De detrás de un contenedor metálico salió un joven de piel pálida, cabello blanco y un porte extraño, casi antinatural. Darem retrocedió un paso por pura reacción.
—¿Qué… qué quieres? ¿Vas a asaltarme? Porque te aviso que no tengo dinero, solo libros y un cuaderno de mates —soltó rápido.
El desconocido sonrió de forma extraña.
—Asaltarte… No, no. No he venido por eso. —Se acercó un poco, manteniendo un aire juguetón—. Me llamo Alex. Y he venido porque quería verte, Darem Roger.
El corazón del chico dio un salto.
—¿Cómo sabes mi nombre? —preguntó, tratando de sonar firme.
—Sé muchas cosas. —Alex inclinó la cabeza—. Te diré la versión corta: tu abuelo y yo tenemos historia. Bastante historia. Y digamos que… tenía curiosidad por conocer al heredero. Eso es todo.
Darem soltó un suspiro exasperado, apoyándose en un poste.
—Otra vez lo mismo… —bufó—. Todo el mundo habla de mi abuelo. Que si Fénix esto, que si Fénix lo otro… Parece que vivió mil vidas, como si hubiese estado en todos lados y hubiese hecho de todo. Es agobiante, ¿sabes?
Alex abrió los ojos un poco, sorprendido por la sinceridad, y luego sonrió como si le divirtiera.
—Vaya, vaya… Parece que no te contaron la mitad de lo que ese hombre hizo. Pero sí, estuvo en muchos sitios. Demasiados. Y yo estuve allí para ver algunos de ellos… hasta que un tal Darem —hizo una pausa cargada de intención— decidió atravesarme como si fuera un saco de arena.

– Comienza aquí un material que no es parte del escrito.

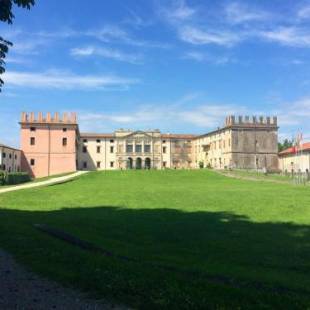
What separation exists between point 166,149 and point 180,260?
3383 inches

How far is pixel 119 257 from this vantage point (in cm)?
893

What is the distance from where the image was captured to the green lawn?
598 cm

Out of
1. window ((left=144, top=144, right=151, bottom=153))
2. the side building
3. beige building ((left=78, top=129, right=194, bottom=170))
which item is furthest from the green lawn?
window ((left=144, top=144, right=151, bottom=153))

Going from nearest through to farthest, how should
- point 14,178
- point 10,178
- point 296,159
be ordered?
1. point 10,178
2. point 14,178
3. point 296,159

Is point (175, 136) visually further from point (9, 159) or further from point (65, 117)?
point (9, 159)

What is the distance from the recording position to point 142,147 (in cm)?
9281

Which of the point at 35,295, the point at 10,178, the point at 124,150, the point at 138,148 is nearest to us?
the point at 35,295

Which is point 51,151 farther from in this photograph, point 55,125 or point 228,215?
point 228,215

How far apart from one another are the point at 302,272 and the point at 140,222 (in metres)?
8.29

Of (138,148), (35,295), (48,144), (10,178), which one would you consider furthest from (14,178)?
(138,148)

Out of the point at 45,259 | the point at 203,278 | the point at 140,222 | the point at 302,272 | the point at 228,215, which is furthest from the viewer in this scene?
the point at 228,215

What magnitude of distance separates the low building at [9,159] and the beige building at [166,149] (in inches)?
884

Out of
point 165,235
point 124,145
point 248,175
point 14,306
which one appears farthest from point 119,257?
point 124,145

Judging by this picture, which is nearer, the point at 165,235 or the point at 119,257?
the point at 119,257
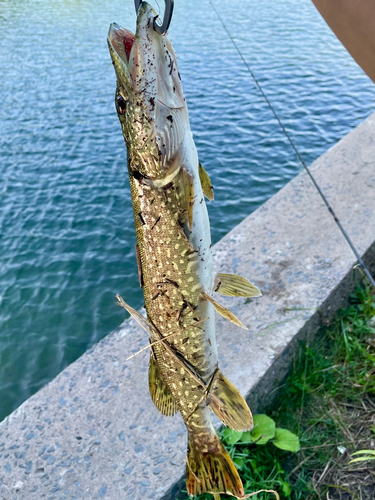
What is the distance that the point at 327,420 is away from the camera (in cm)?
301

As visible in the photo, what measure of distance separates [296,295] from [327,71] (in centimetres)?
855

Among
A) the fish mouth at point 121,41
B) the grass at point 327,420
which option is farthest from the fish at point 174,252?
the grass at point 327,420

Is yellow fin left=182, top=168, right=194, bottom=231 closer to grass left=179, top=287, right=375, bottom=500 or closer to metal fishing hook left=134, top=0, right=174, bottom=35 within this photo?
metal fishing hook left=134, top=0, right=174, bottom=35

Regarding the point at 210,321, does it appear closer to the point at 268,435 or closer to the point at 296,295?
the point at 268,435

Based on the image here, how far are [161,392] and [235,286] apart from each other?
0.59 meters

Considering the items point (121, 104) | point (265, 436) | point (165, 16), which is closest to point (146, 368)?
point (265, 436)

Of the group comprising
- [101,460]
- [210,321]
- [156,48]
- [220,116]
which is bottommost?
[220,116]

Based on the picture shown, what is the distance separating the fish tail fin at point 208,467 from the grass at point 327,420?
2.03 feet

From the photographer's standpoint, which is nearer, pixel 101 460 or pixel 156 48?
pixel 156 48

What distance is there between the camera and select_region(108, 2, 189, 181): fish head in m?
1.41

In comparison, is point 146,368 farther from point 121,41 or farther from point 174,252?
point 121,41

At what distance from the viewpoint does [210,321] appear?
1.86 meters

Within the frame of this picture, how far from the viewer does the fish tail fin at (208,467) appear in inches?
77.5

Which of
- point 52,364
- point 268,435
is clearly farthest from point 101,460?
point 52,364
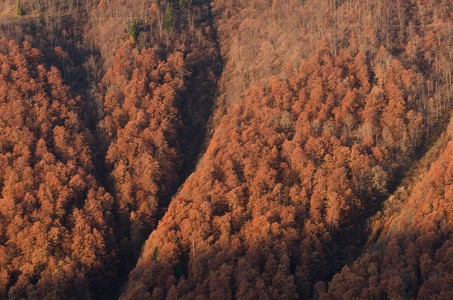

—¿Cómo que “un tal Darem”? —repitió el chico, confundido—. Eso no tiene sentido.
Alex lo miró de arriba abajo, evaluándolo.
—Ya lo entenderás. Aunque debo admitirlo… no eres nada parecido al Darem que conocí. Aquel era… más violento.
Darem tragó saliva.
—Mira, no sé qué estás diciendo, ni quién eres, ni por qué estás siguiéndome —dijo señalándolo con un dedo—. Pero si venías para contarme aventuras de mi abuelo, haz cola. Toda mi familia parece vivir de eso.
Alex soltó una risa suave, casi encantadora.
—Oh, tranquilo. No he venido a hablar del pasado… He venido a ver qué tan interesante será tu futuro.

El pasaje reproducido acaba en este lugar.